From: John Hines <jbhines@newsguy.com>
Subject: Re: Pre-Recorded Phone Should be Illegal
Date: Mon, 01 Nov 2004 13:44:22 -0600
Organization: www.jhines.org
Reply-To: john@jhines.org


hancock4@bbs.cpcn.com (Lisa Hancock) wrote:

> In this election season, I have been BOMBARDED with pre-recorded phone
> calls pitching various candidates, flooding my answering machine.

The only worse than being in a state that is out of play, and ignored,
would be being in a swing state, with non-stop politicing.

This election wore out its welcome along time ago.

That is why I'm trying to revive the "Pat Paulsen for President"
campaign of '68.  So far, everyone has got a smile out of it, which is
something that can not be said about the current election.

------------------------------

From: Eric Tappert <e.tappert.spamnot@worldnet.att.net>
Subject: Re: Pre-Recorded Phone Should be Illegal
Date: Mon, 01 Nov 2004 19:52:56 GMT
Organization: AT&T Worldnet


On 31 Oct 2004 19:43:19 -0800, hancock4@bbs.cpcn.com (Lisa Hancock)
wrote:

> In this election season, I have been BOMBARDED with pre-recorded phone
> calls pitching various candidates, flooding my answering machine.

> I know election phone calls are legal.

> However, I think pre-recorded phone calls, of any kind, should be
> illegal.

> The constant ringing of the phone this year was terribly annoying.
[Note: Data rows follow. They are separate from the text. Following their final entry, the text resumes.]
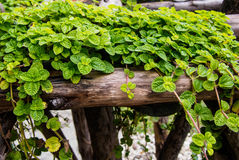 Ivy on small timber Stock Photo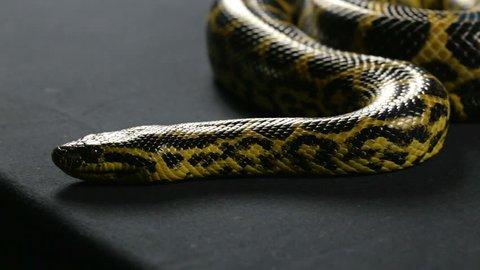 anaconda snake videos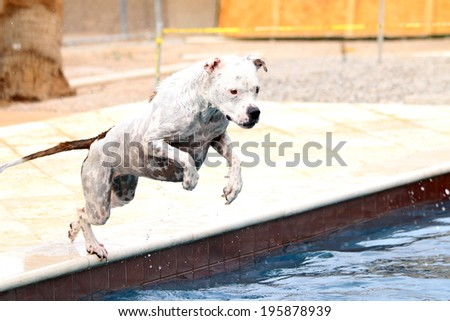 White pitubll jumping off the side of a swimming pool into the water - stock photo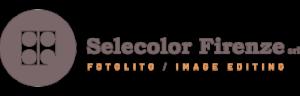 logo_footer2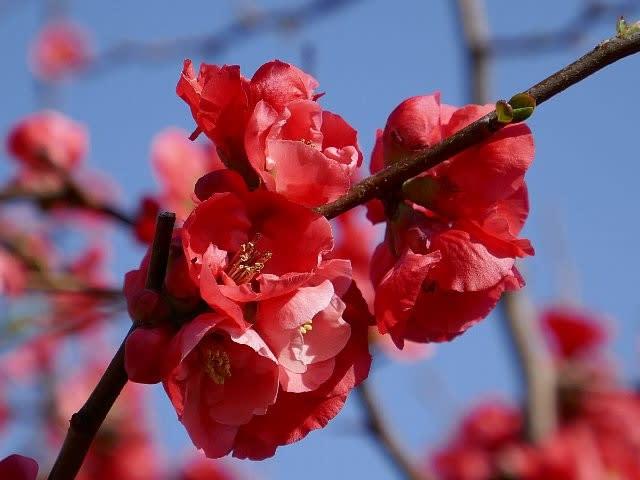 春花の画像 p1_2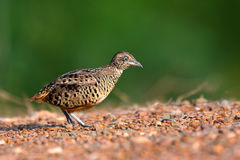 Barred Buttonquail Bird Royalty Free Stock Photography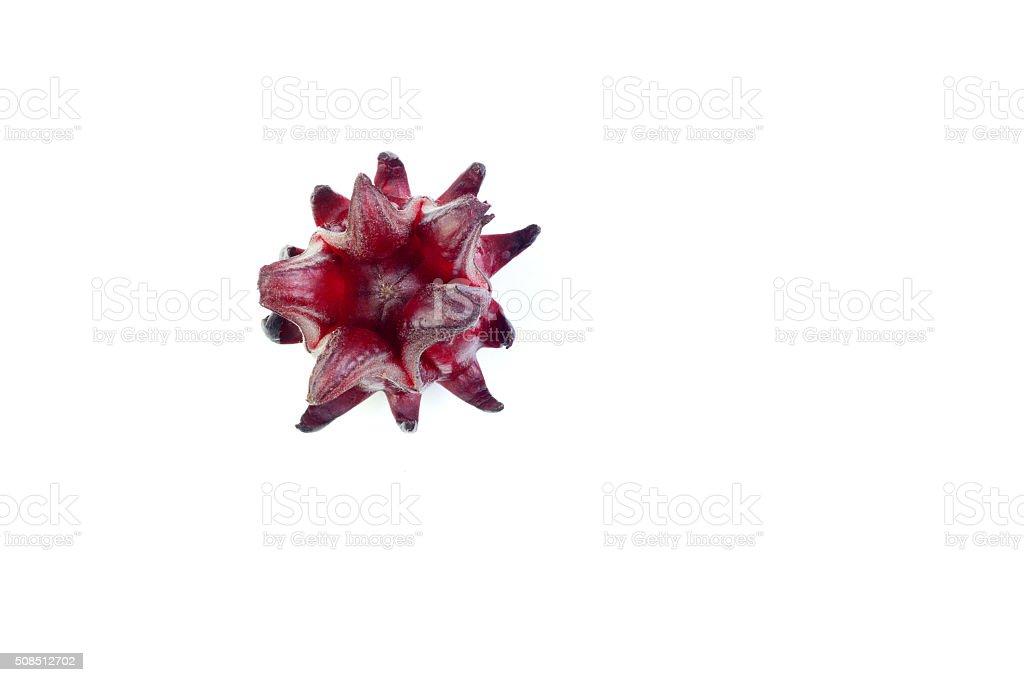 Roselle flower stock photo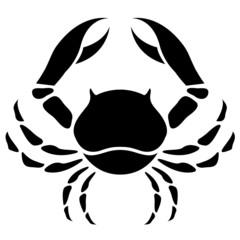 Black Cancer Zodiac Star Sign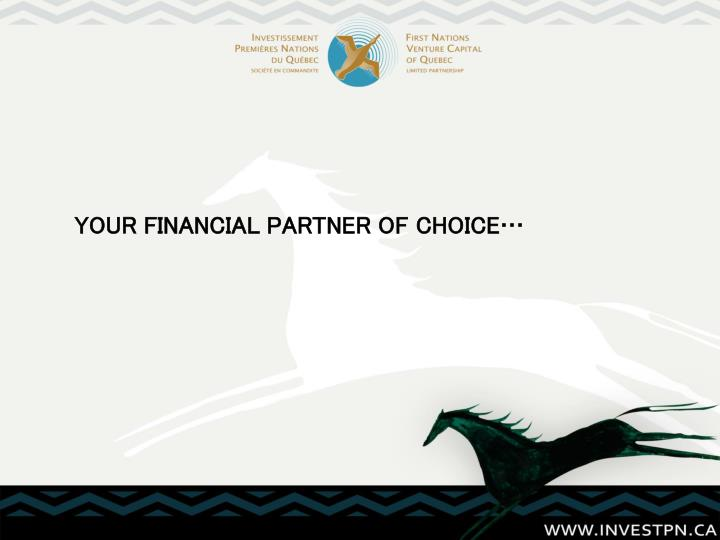 your financial partner of choice n.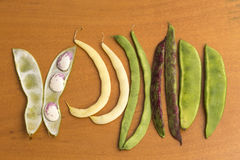 Bean pods of different types Stock Photography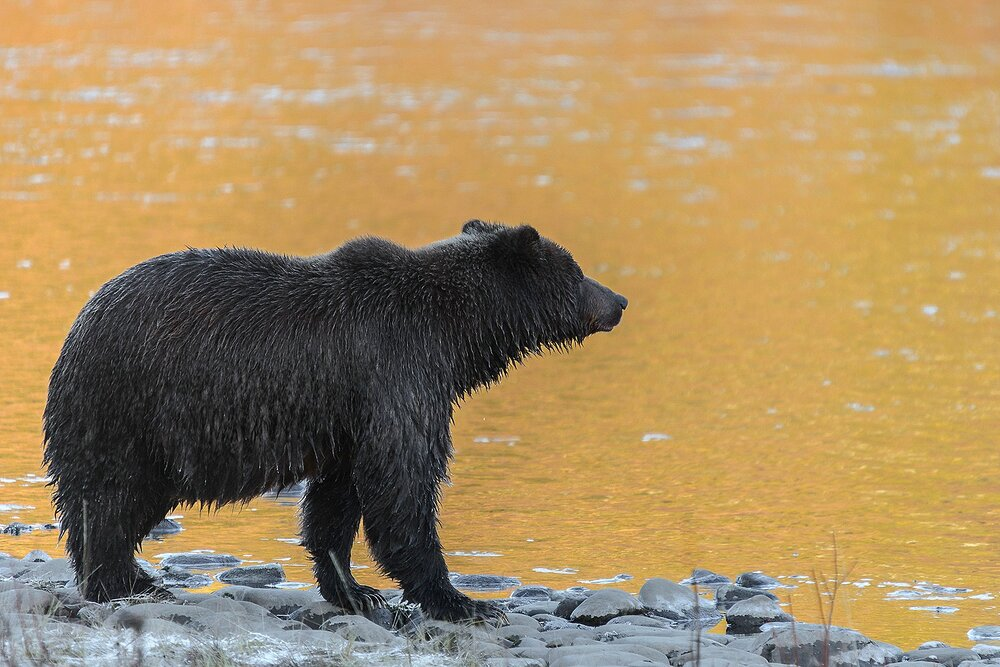 Ice Grizzly Surveying the Golden River For Salmon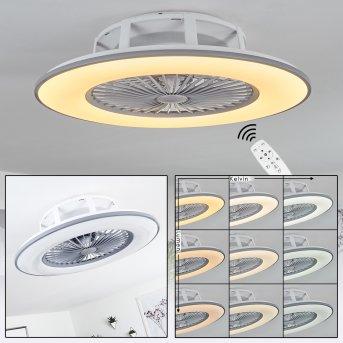 Marmorta wentylator sufitowy LED Siwy, Biały, 1-punktowy, Zdalne sterowanie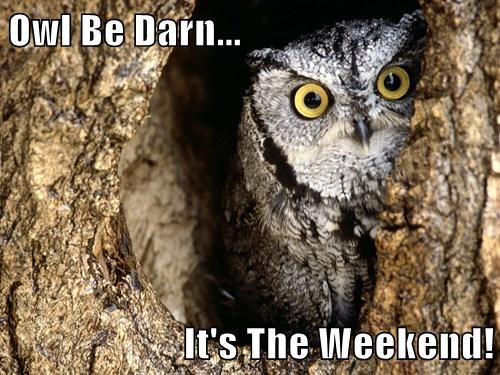 funny puns owls weekend - 7953675264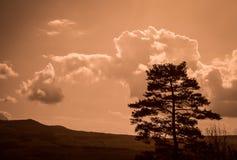 Singolo albero Immagine Stock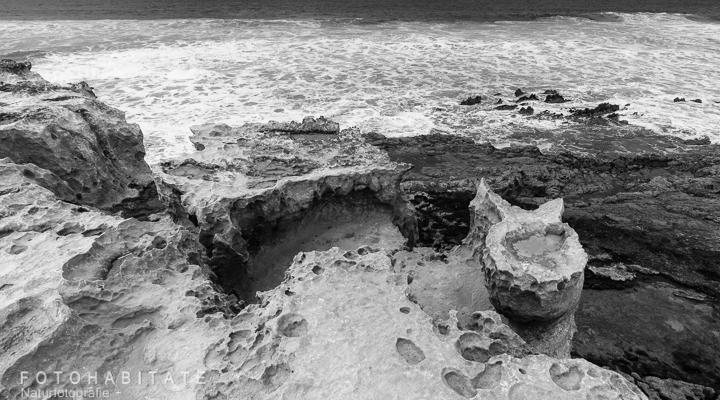 Kalkstein in Toeilettenform an Küste in schwarzweiß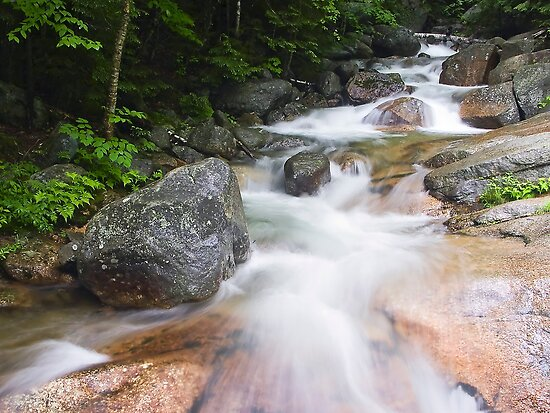 Above The Flume, Franconia Notch, New Hampshire by Kenneth Keifer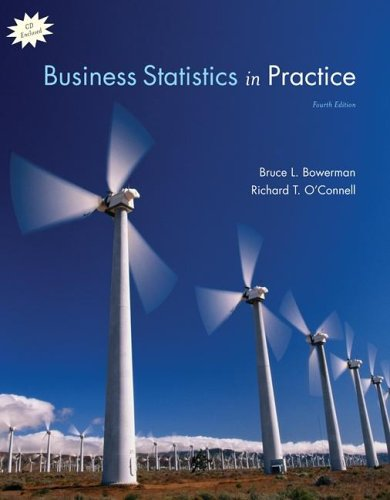 9780072977479: Business Statistics Practice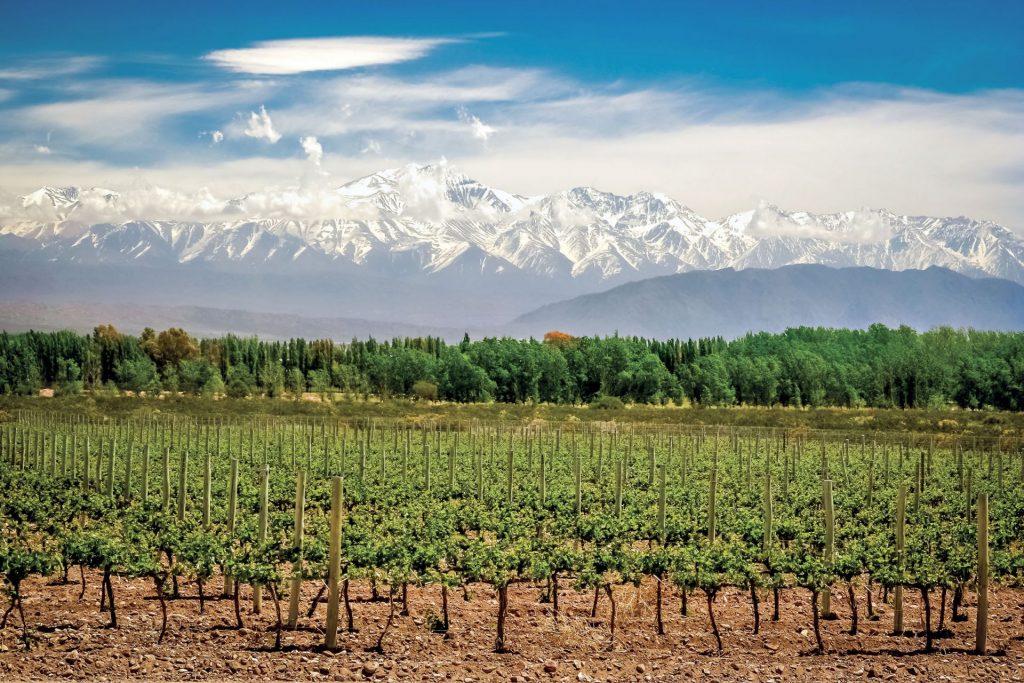 Mendoza: en las raíces de Los Andes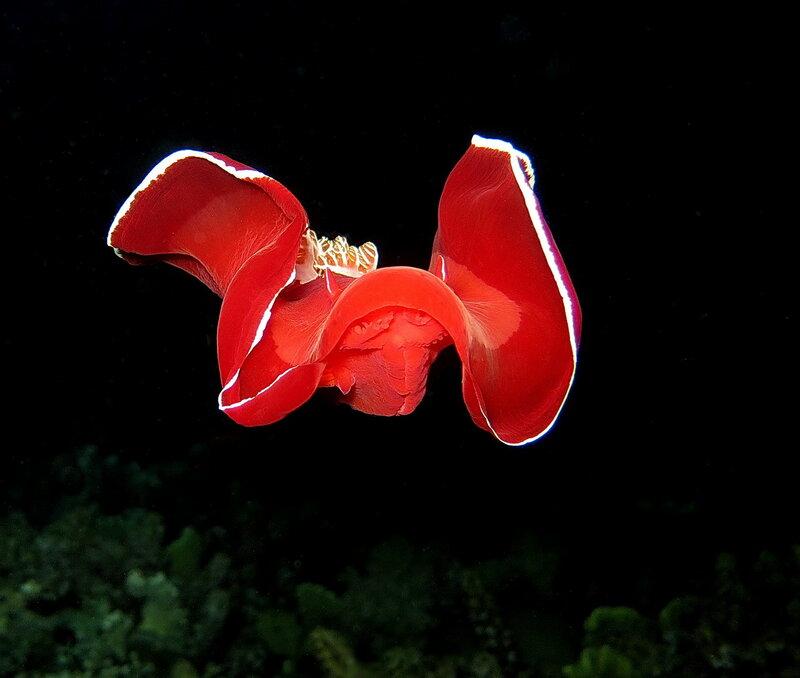 Испанский танцор (Hexabranchus sanguineus)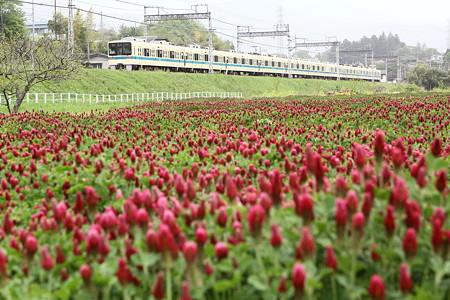 新緑と小田急線(2)
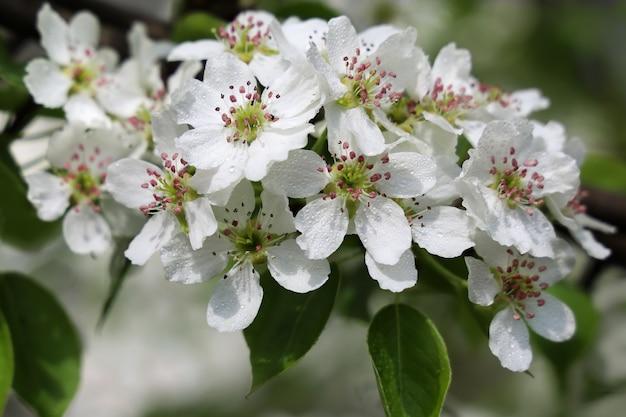 Birnbaumzweig mit weißen blüten
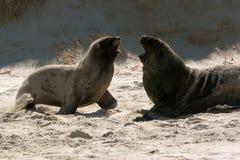 mer de 3 lions Photographie stock libre de droits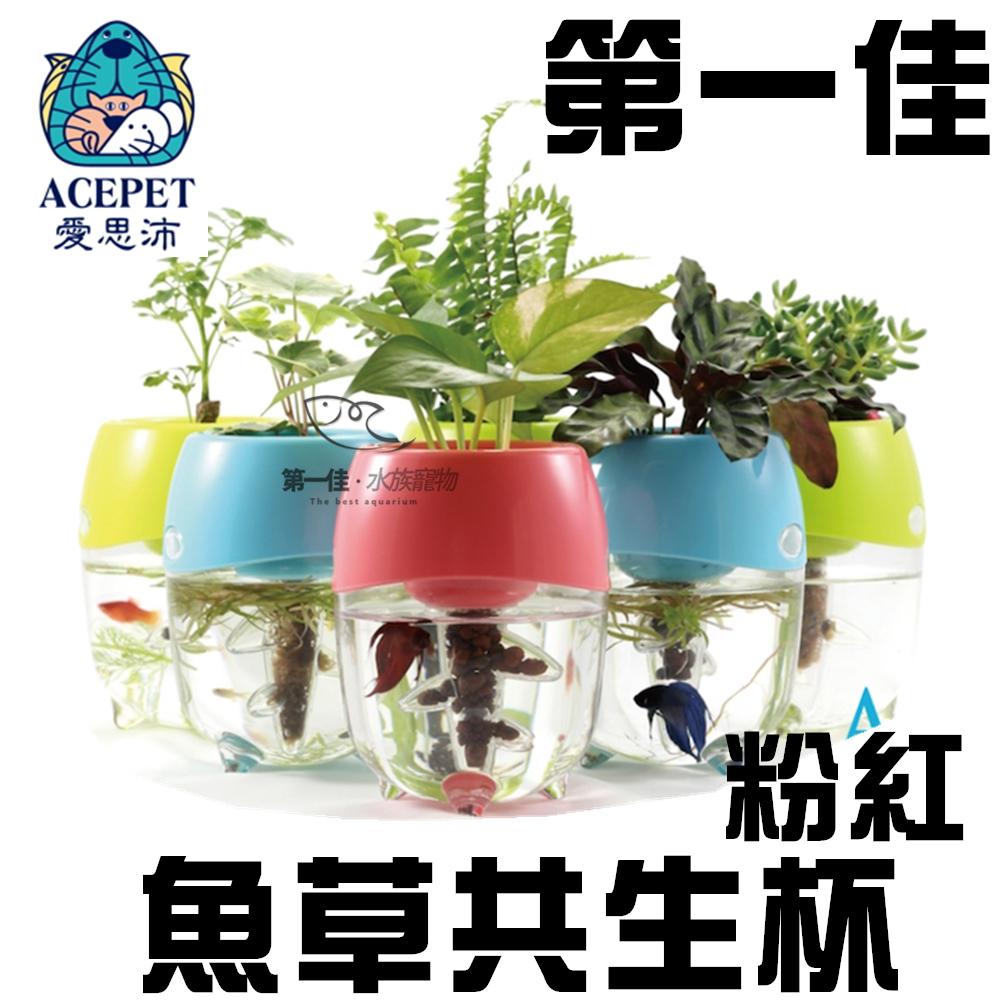 [第一佳 水族寵物]ACEPET愛思沛 魚草共生杯-粉紅 PP-FF922-P 台灣製 迷你小魚缸 水族箱 飼育箱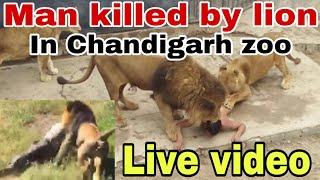 Download Video Chattbir zoo incident - ਮੌਤ ਦੀ Live ਵੀਡੀਓ || Man killed by Lion || The Khalas TV MP3 3GP MP4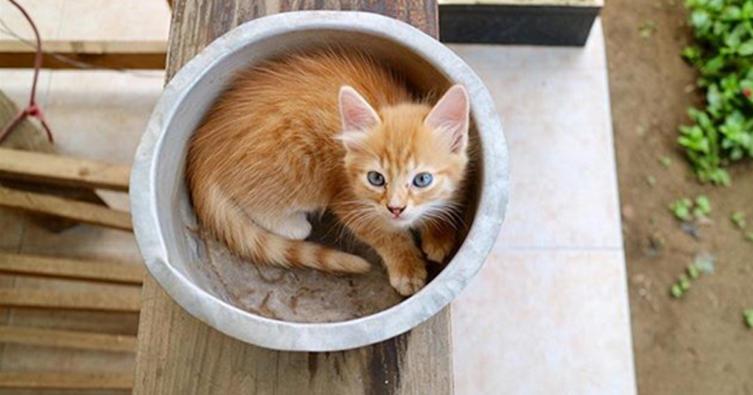 Das sind die 10 niedlichsten Katzen im Blumentopf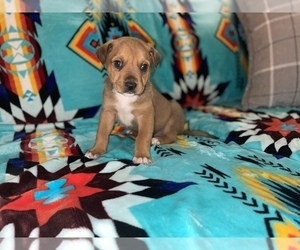 Medium Rottweiler-American Pit Bull Terrier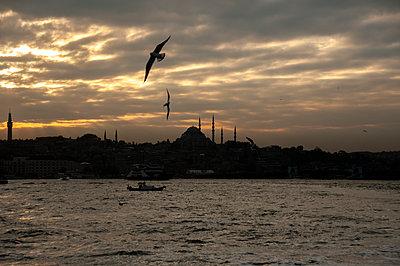 Istanbul Bosphorus - p1691m2288571 by Roberto Berdini Bokeh
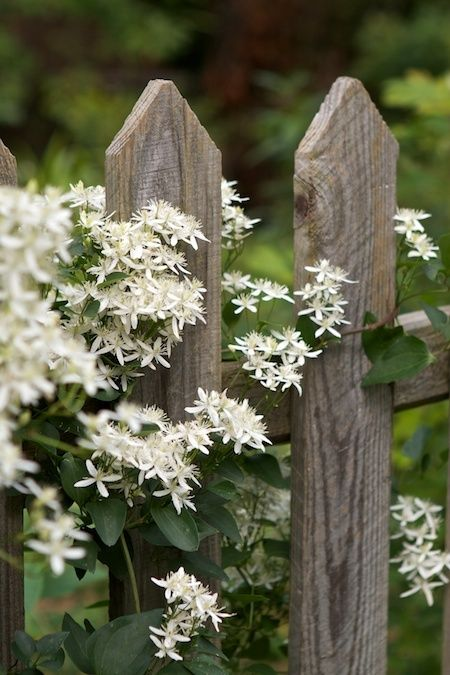 Sweet Autumn Clematis....the scent is heavenly & gentle as summer winds down... a last kiss of summer before fall's trumpeted arrival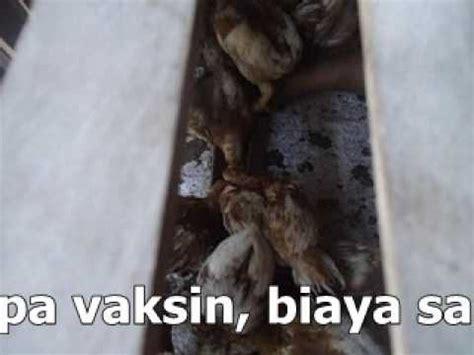 Bibit Ayam Petelur Per Ekor ayam pullet petelur murah 20 ribu per ekor umur 20 minggu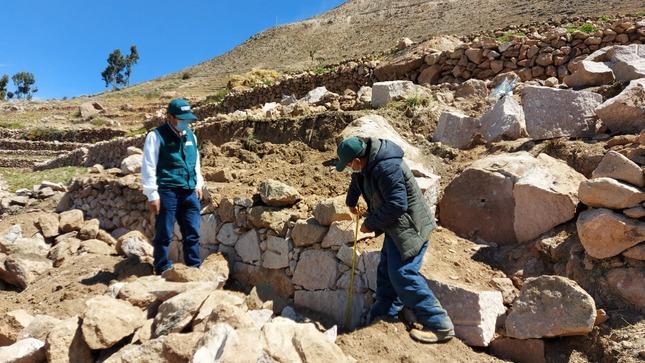 Tacna: Rehabilitan andenes en mal estado para convertirlos en suelos agrícolas de alta productividad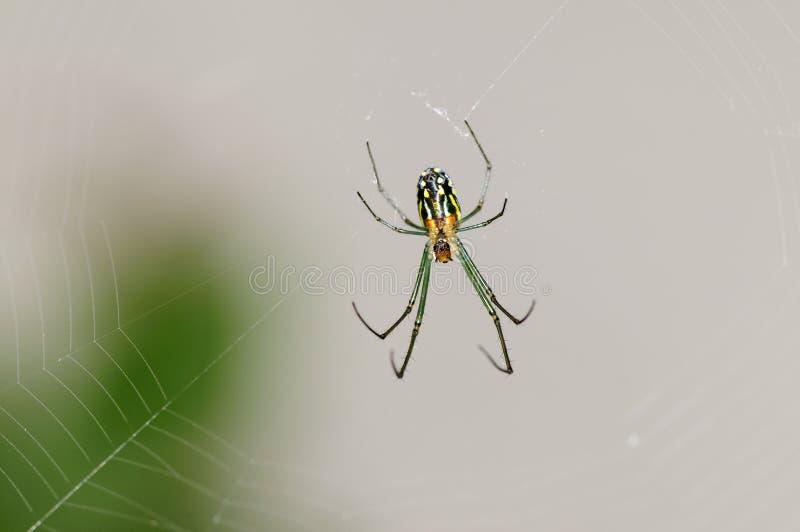 Araña de la huerta de Venusta foto de archivo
> If it had been last year, it would've been devastating.  Last year at
> this time I was caring for a seriously ill person and was ill myself.
> I was in frequent touch with doctors, phamarcies, nurses, and
> families.  I had to keep the phone open and answer all calls.

> To a healthy person, the constant ringing was terribly annoying.  I
> would've gone out of my mind last year.

> When you're in bad pain, a ringing telephone is not a pleasant thing.

> BTW, I also received several live calls urging a deceased member of
> family to go vote, even though that person was removed from the
> election rolls quite some time ago.  [In hindsight I wish I requested
> they come and assist that person to the polls.]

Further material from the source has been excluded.